Dataset excerpts:
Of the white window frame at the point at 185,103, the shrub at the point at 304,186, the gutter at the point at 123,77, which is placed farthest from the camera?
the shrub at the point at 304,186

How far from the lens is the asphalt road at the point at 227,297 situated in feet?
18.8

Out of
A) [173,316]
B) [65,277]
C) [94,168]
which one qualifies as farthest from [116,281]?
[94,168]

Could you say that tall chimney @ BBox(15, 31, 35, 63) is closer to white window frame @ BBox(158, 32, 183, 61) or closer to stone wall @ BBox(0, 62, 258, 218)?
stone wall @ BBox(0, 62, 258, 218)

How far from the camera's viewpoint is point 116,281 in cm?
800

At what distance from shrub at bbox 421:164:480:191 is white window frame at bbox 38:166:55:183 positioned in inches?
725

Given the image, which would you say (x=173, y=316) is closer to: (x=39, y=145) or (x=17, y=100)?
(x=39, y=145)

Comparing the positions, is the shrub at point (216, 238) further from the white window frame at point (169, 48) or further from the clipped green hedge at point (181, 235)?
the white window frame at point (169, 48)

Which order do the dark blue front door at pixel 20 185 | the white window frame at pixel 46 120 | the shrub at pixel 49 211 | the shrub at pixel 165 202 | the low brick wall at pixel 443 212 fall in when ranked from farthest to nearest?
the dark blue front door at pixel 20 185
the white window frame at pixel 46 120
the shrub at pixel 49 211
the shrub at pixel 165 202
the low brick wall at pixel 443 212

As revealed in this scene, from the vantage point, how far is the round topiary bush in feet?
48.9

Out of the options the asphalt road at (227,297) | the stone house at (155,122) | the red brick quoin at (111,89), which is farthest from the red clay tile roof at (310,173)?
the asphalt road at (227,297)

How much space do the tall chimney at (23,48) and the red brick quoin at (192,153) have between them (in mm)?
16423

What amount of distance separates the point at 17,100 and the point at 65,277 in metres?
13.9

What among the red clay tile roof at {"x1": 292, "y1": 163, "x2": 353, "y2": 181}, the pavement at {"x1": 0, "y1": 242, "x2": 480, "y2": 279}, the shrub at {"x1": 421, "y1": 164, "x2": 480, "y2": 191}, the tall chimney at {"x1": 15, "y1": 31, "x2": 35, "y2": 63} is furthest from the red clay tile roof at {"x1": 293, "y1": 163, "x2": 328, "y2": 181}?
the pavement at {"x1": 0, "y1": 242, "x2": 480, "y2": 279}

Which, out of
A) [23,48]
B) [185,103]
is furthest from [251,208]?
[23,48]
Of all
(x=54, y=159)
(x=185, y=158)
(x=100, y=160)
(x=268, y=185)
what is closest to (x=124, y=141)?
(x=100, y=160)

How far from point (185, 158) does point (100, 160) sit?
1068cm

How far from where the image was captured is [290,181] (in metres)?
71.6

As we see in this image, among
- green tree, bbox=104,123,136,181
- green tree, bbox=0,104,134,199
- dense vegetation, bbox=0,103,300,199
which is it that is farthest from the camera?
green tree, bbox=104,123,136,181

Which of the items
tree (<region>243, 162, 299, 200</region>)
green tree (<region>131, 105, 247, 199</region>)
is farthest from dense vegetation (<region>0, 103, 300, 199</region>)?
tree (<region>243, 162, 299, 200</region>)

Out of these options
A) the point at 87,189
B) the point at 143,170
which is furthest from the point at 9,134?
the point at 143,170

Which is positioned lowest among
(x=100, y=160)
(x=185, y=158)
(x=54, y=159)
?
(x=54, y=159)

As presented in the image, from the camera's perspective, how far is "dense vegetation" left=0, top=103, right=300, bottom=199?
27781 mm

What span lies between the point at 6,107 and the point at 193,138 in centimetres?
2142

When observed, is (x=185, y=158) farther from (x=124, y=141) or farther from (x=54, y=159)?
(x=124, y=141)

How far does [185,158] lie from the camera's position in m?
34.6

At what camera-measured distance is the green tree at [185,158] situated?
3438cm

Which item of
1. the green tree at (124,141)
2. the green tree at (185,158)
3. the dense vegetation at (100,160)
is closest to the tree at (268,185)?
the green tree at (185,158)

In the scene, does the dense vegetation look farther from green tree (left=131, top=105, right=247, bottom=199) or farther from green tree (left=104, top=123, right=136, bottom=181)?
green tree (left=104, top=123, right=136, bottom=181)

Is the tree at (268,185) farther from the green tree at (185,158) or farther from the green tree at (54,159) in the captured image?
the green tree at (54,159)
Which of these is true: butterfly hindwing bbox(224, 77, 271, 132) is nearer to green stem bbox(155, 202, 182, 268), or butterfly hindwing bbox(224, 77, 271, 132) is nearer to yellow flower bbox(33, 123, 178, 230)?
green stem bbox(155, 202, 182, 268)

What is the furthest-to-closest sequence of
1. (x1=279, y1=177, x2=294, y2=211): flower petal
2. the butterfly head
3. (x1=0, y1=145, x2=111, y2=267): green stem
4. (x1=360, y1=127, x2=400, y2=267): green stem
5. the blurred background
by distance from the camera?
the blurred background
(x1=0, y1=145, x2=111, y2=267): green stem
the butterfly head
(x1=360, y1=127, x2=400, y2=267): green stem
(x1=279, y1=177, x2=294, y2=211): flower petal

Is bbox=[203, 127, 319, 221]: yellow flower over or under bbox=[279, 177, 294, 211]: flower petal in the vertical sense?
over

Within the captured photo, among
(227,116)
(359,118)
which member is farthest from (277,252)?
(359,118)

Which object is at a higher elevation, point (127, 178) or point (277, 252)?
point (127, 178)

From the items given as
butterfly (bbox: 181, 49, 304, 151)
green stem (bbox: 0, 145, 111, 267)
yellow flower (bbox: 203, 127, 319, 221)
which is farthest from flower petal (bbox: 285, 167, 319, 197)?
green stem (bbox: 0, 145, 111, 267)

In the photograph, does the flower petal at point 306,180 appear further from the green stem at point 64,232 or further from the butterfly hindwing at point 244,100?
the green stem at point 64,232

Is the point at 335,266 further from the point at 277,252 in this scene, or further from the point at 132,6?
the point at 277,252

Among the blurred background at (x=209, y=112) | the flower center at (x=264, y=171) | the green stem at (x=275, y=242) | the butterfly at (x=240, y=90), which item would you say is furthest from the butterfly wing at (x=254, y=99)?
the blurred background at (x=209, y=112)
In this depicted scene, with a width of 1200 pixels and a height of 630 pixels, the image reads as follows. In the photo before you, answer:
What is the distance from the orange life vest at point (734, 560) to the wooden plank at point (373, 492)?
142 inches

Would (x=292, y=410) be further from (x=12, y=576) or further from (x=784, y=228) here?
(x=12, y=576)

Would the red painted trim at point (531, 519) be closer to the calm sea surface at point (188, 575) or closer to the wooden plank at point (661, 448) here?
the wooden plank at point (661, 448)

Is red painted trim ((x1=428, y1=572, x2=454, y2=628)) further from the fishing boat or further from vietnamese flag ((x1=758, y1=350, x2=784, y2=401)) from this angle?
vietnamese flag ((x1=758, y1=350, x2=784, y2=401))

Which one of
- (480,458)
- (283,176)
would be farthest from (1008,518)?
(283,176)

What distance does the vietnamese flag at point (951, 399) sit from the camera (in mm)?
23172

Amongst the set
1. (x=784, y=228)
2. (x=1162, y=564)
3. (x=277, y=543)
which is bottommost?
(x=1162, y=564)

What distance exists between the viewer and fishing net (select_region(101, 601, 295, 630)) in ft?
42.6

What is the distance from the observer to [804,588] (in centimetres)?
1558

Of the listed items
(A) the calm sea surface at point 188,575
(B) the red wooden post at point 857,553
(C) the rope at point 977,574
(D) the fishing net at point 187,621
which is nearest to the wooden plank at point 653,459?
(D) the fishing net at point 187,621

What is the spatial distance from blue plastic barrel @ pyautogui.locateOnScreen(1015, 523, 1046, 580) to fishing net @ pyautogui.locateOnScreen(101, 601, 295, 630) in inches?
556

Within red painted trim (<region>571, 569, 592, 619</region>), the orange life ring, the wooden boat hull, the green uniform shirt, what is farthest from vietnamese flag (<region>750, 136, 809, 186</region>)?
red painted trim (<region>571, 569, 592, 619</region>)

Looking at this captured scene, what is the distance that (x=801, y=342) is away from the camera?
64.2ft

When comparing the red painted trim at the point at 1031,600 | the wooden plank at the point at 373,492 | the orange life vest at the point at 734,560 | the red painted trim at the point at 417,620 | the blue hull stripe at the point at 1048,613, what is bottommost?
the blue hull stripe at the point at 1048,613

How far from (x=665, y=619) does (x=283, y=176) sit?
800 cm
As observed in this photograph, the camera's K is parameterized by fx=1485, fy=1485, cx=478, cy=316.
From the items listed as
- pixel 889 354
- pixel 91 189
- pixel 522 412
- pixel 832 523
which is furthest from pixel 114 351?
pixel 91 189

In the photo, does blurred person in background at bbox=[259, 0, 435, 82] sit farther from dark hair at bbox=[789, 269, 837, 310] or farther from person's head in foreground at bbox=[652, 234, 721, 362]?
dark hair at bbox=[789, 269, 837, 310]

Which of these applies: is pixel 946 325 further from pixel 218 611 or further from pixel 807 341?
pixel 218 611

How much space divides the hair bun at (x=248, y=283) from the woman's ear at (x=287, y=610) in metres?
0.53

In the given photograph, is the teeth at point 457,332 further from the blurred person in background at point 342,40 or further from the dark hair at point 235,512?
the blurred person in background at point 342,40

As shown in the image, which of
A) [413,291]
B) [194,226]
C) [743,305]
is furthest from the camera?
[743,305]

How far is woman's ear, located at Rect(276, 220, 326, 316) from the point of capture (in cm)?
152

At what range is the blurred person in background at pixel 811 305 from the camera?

Exercise brief:
Can you copy the material word for word, from the line containing "In the given" through the end of the material, with both ends included?

The result:
In the given photograph, is the teeth at point 457,332 further from the blurred person in background at point 342,40 or further from the dark hair at point 235,512?
the blurred person in background at point 342,40

As shown in the image, which of
A) [413,291]
B) [194,226]
C) [743,305]
is furthest from the camera?
[743,305]

How far is woman's ear, located at Rect(276, 220, 326, 316) from the point of capture (in cm)?
152

At what range is the blurred person in background at pixel 811 305 from the camera?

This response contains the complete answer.